Additionally, when I became a lightweight and had to compete at a specific weight, it presented with some additional challenges as well. I’ve made A LOT of mistakes over the years, but learned something from every lesson. This past year in particular I learned several and came to discover how much of a difference certain nutrients can make with endurance, recovery and racing performance.
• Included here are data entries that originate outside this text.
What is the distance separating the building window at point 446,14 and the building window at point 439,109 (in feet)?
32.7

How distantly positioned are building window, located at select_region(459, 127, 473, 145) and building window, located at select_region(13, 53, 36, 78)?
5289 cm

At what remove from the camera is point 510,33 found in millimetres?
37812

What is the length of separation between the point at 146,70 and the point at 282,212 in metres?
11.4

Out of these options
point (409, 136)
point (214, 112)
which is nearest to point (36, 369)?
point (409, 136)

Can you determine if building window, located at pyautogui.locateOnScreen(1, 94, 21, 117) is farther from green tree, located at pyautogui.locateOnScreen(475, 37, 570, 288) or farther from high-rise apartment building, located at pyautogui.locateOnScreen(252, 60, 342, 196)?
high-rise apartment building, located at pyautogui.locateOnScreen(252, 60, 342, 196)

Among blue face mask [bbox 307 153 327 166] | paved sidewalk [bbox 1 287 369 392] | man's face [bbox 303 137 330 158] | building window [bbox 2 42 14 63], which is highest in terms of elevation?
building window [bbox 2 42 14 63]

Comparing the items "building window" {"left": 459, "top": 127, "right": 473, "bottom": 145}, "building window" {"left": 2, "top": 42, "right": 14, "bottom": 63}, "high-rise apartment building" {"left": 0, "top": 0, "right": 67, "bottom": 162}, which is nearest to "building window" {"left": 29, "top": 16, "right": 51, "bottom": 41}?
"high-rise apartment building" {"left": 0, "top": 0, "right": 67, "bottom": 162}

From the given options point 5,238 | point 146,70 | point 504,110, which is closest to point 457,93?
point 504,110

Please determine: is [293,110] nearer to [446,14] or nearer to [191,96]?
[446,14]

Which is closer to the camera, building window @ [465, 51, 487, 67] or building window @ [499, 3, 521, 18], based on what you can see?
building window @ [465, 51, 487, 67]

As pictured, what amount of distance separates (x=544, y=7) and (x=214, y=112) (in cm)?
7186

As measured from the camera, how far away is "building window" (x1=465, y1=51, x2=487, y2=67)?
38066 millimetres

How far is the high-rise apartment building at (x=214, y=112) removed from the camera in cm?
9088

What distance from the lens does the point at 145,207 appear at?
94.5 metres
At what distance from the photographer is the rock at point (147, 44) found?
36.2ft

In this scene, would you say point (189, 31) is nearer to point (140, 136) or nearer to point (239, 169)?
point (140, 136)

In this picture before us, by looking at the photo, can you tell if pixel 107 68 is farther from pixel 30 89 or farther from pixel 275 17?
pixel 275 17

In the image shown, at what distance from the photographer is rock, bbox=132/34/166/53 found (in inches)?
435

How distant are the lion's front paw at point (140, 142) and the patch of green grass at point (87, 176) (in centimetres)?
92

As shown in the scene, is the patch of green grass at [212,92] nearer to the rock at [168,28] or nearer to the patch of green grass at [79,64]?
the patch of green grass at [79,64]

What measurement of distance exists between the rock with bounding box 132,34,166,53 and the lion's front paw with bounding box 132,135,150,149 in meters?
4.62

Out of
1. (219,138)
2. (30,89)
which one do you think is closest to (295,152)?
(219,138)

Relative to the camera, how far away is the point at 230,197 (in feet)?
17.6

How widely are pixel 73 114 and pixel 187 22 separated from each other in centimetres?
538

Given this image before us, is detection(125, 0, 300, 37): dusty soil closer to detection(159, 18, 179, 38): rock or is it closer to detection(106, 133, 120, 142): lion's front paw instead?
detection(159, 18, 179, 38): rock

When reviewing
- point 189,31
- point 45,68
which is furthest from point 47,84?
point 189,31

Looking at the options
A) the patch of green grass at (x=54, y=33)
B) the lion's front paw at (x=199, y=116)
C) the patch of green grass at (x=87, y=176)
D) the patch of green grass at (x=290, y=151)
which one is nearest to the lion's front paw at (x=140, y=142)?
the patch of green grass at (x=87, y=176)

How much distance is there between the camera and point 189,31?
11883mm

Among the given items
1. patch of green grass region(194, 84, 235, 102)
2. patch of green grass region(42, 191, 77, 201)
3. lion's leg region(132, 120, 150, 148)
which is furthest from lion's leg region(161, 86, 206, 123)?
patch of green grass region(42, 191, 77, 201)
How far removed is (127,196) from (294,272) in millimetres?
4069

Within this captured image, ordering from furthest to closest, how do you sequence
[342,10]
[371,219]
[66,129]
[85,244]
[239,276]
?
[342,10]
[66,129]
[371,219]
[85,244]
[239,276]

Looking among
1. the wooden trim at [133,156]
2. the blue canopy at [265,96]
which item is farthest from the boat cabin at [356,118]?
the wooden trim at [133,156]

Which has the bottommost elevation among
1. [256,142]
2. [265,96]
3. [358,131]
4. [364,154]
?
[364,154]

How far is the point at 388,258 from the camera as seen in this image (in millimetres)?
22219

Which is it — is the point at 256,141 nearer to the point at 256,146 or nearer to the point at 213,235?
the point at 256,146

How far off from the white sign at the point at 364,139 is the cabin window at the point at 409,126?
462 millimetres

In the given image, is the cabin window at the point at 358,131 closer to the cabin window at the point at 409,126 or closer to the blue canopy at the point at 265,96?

Additionally, whether lightweight or heavyweight, competitive athletes and especially rowers have different dietary needs than the average American so following something such as the
…Oh and in case you were wondering how we did in that race after that cheesy evening. We came in third. A solid third. We lost to the same two teams just a couple weeks later as well. They continued to duke it out for the remainder of the regular season closing with even records against each other. And when IRA’s rolled around those two teams were deemed the favorites while we were not even considered to be in contention despite winning Gold at Dad Vail’s. On the eve of our final, we went out to dinner as a boat again after weigh-ins. This time though there were NO mozzarella sticks. Just salads, chicken or simple pastas. A funny thing happened the next day too. Not only did we upset both the favorites, but we went on to win the National Championship with a new course record for the event. Did our “healthy” pre-race meal make the difference? Guess we’ll never know for certain. What I do know for SURE is that our catch timing was the best that it had been all year…but whose not to say that eating right may have contributed to that? There’s no arguing though that the fried cheese back in early spring definitely provided no aid whatsoever.